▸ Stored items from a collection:
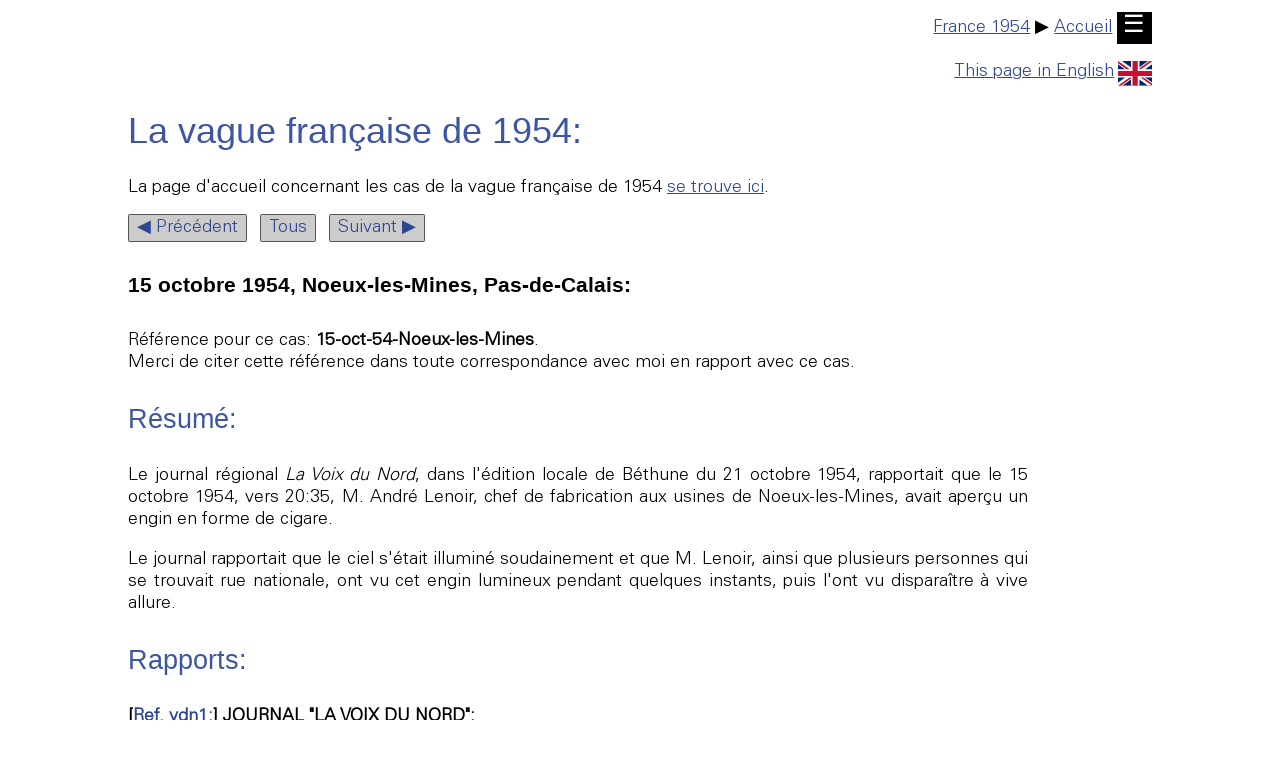

--- FILE ---
content_type: text/html
request_url: http://ufologie.patrickgross.org/1954/15oct1954noeuxlesminesf.htm
body_size: 2372
content:
<!doctype html>
<html lang="fr">

<head>
	<title>ovni - Les OVNIS vus de pr&egrave;s: France 1954, 15 octobre, Noeux-les-Mines, Pas-de-Calais</title>
	<link rel="stylesheet" href="../sys/style.css" type="text/css">
	<meta name="author" content="Patrick Gross">
	<meta name="viewport" content="width=device-width, initial-scale=1.0">
	<meta name="generator" content="Microsoft Notepad">
	<meta name="description" content="ovni - Les OVNIS vus de pr&egrave;s: France 1954, 15 octobre, Noeux-les-Mines, Pas-de-Calais">
	<meta name="robots" content="All">
	<meta name="keywords" content="OVNI, Ovnis, extra-terrestres, soucoupes volantes, France, 1954, Noeux-les-Mines, Pas-de-Calais, nuit, Andr&eacute; Lenoir, chef de fabrication, usine, multiple, engin, cigare, illumination, rue nationale, lumineux, rapide">
	<meta http-equiv="Content-Type" content="text/html;charset=utf-8">
</head>

<body>

	<div class="noprint" style="text-align:right;">
		<a href="1954f.htm">France 1954</a> &#9654; <a href="../sys/textf.htm">Accueil</a>&nbsp;<a href="../sys/textf.htm" style="background-color:black;color:white;text-decoration:none;font-size:1.333em;padding:.14em .28em .21em .25em;">&#9776;</a><p></p>
		<a href="15oct1954noeuxlesmines.htm">This page in English<img src="../img/uk.svg" style="width:1.9em;height:auto;border:0px;margin-left:4px;margin-top:4px;vertical-align:middle;" alt="Click!"></a>
	</div>
	<p><a id="TheTop"></a></p>

	<h1>La vague fran&ccedil;aise de 1954:</h1>

		<p>La page d&apos;accueil concernant les cas de la vague fran&ccedil;aise de 1954 <a href="1954f.htm">se trouve ici</a>.</p>

		<p class="noprint"><a class="button" href="15oct1954saillylaboursef.htm">&#9664; Pr&eacute;c&eacute;dent</a>&nbsp;
		<a class="button" href="1954f.htm">Tous</a>&nbsp;
		<a class="button" href="15oct1954bordeauxf.htm">Suivant &#9654;</a></p>

	<h3>15 octobre 1954, Noeux-les-Mines, Pas-de-Calais:</h3>

		<p>R&eacute;f&eacute;rence pour ce cas: <b>15-oct-54-Noeux-les-Mines</b>.<br>Merci de citer cette r&eacute;f&eacute;rence dans toute correspondance avec moi en rapport avec ce cas.</p>

	<h2>R&eacute;sum&eacute;:</h2>

		<p>Le journal r&eacute;gional <i>La Voix du Nord</i>, dans l&apos;&eacute;dition locale de B&eacute;thune du 21 octobre 1954, rapportait que le 15 octobre 1954, vers 20:35, M. Andr&eacute; Lenoir, chef de fabrication aux usines de Noeux-les-Mines, avait aper&ccedil;u un engin en forme de cigare.</p>

		<p>Le journal rapportait que le ciel s&apos;&eacute;tait illumin&eacute; soudainement et que M. Lenoir, ainsi que plusieurs personnes qui se trouvait rue nationale, ont vu cet engin lumineux pendant quelques instants, puis l&apos;ont vu dispara&icirc;tre &agrave; vive allure.</p>

	<h2>Rapports:</h2>

		<p><b>[<a href="#vdn1">Ref. vdn1:</a>] JOURNAL "LA VOIX DU NORD":</b></p>

			<table>
			<tr>
				<td>
					<img src="pics/lavoixdunordbethunes21oct1954.gif" width="269" height="807" alt="Scan.">
				</td>
			</tr>
			</table>

			<p></p>

			<div class="doc">

				<h3 style="text-align:center;">NOEUX-LES-MINES</h3>

				<h3 style="text-align:center;">Apr&egrave;s la soucoupe...<br>
				le cigare!</h3>

				<p>Dans une de nos derni&egrave;res &eacute;ditions nous signalions &agrave; nos lecteurs que <a href="7oct1954noeuxlesminesf.htm">M. Potel et sa famille avaient aper&ccedil;u</a>, au cours de la nuit, une soucoupe volante.</p>

				<p><span class="highlight">C&apos;est maintenant un engin en forme de cigare qui a &eacute;t&eacute; aper&ccedil;u, dans la soir&eacute;e du 15 octobre, vers 20h35, par M. Andr&eacute; Lenoir, chef de fabrication aux usines de Noeux. Le ciel s&apos;est illumin&eacute; soudainement et M. Lenoir, ainsi que plusieurs personnes qui se trouvait rue nationale, ont vu cet engin lumineux pendant quelques instants, puis le virent dispara&icirc;tre &agrave; vive allure.</span></p>

				<p>A la m&ecirc;me heure, <a href="15oct1954saillylaboursef.htm">plusieurs personnes habitant Sailly-Labourse</a> auraient vu &eacute;galement ce ph&eacute;nom&egrave;ne.</p>

			</div>

	<h2>Explications:</h2>

		<table>
		<tr>
			<td>
				<img src="pics/noeuxlesmines.jpg" width="394" height="365" alt="Carte.">
			</td>
		</tr>
		</table>

		<p>Probable m&eacute;t&eacute;ore.</p>

	<h2>Mots cl&eacute;s:</h2>

		<p>(Ces mots cl&eacute;s sont uniquement destin&eacute;s &agrave; aider les recherches et ne pr&eacute;jugent pas des faits.)</p>

		<p>Noeux-les-Mines, Pas-de-Calais, nuit, Andr&eacute; Lenoir, chef de fabrication, usine, multiple, engin, cigare, illumination, rue nationale, lumineux, rapide</p>

	<h2>Sources:</h2>

		<p>[----] indique des sources que je n&apos;ai pas encore pu consulter.</p>

		<ul>
			<li><a id="vdn1">[vdn1]</a> Article dans le journal r&eacute;gional <i>La Voix du Nord</i>, &eacute;dition locale de B&eacute;thune, France, page 6, 21 octobre 1954.</li>
		</ul>

	<h2>Historique du document:</h2>

		<table class="history">
		<tr>
			<th style="width:70px;">Version:</th>
			<th style="width:150px;">Cr&eacute;&eacute;/chang&eacute; par:</th>
			<th style="width:11em;">Date:</th>
			<th>Description:</th>
		</tr>
		<tr>
			<td>1.0</td>
			<td>Patrick Gross</td>
			<td>15 octobre 2021</td>
			<td>Premi&egrave;re publication.</td>
		</tr>
		</table>

<!--footer--><!--spellcheck--><!--full-->

	<div class="noprint">
	<p>
		<a href="http://validator.w3.org/check?uri=https://ufologie.patrickgross.org/1954/15oct1954noeuxlesminesf.htm"><img src="../img/validhtml.png" style="border:0px;" alt="Valid HTML" width="88" height="31"></a>
	</p>
	</div>

	<div class="noprint">
		<br><br>
		<div style="text-align:right;">
			<img src="../img/line.jpg" style="width:100%" height="2" alt=" ">
			<a href="../sys/emailf.htm">eMail</a>&nbsp; | &nbsp;<a href="#TheTop">D&eacute;but</a>&nbsp; | &nbsp;<a href="javascript:history.back();">Retour</a>&nbsp; | &nbsp;<a href="javascript:history.forward();">Avance</a>&nbsp; | &nbsp;<a href="../sys/mapf.htm">Plan</a>&nbsp; | &nbsp;<a href="../sys/listf.htm">Liste</a> | &nbsp;<a href="../sys/textf.htm">Accueil</a>
			<br>
			<div style="text-align:right;">
				<small>Cette page a &eacute;t&eacute; mise &agrave; jour le 15 octobre 2021.</small>
			</div>
		</div>
	</div>

<!--endfooter-->

</body>
</html>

▸ Problem to solve: Which lines in the records above contain the word "icirc"? Return each of them.

▸ Answer to this task:
		<p>Le journal rapportait que le ciel s&apos;&eacute;tait illumin&eacute; soudainement et que M. Lenoir, ainsi que plusieurs personnes qui se trouvait rue nationale, ont vu cet engin lumineux pendant quelques instants, puis l&apos;ont vu dispara&icirc;tre &agrave; vive allure.</p>
				<p><span class="highlight">C&apos;est maintenant un engin en forme de cigare qui a &eacute;t&eacute; aper&ccedil;u, dans la soir&eacute;e du 15 octobre, vers 20h35, par M. Andr&eacute; Lenoir, chef de fabrication aux usines de Noeux. Le ciel s&apos;est illumin&eacute; soudainement et M. Lenoir, ainsi que plusieurs personnes qui se trouvait rue nationale, ont vu cet engin lumineux pendant quelques instants, puis le virent dispara&icirc;tre &agrave; vive allure.</span></p>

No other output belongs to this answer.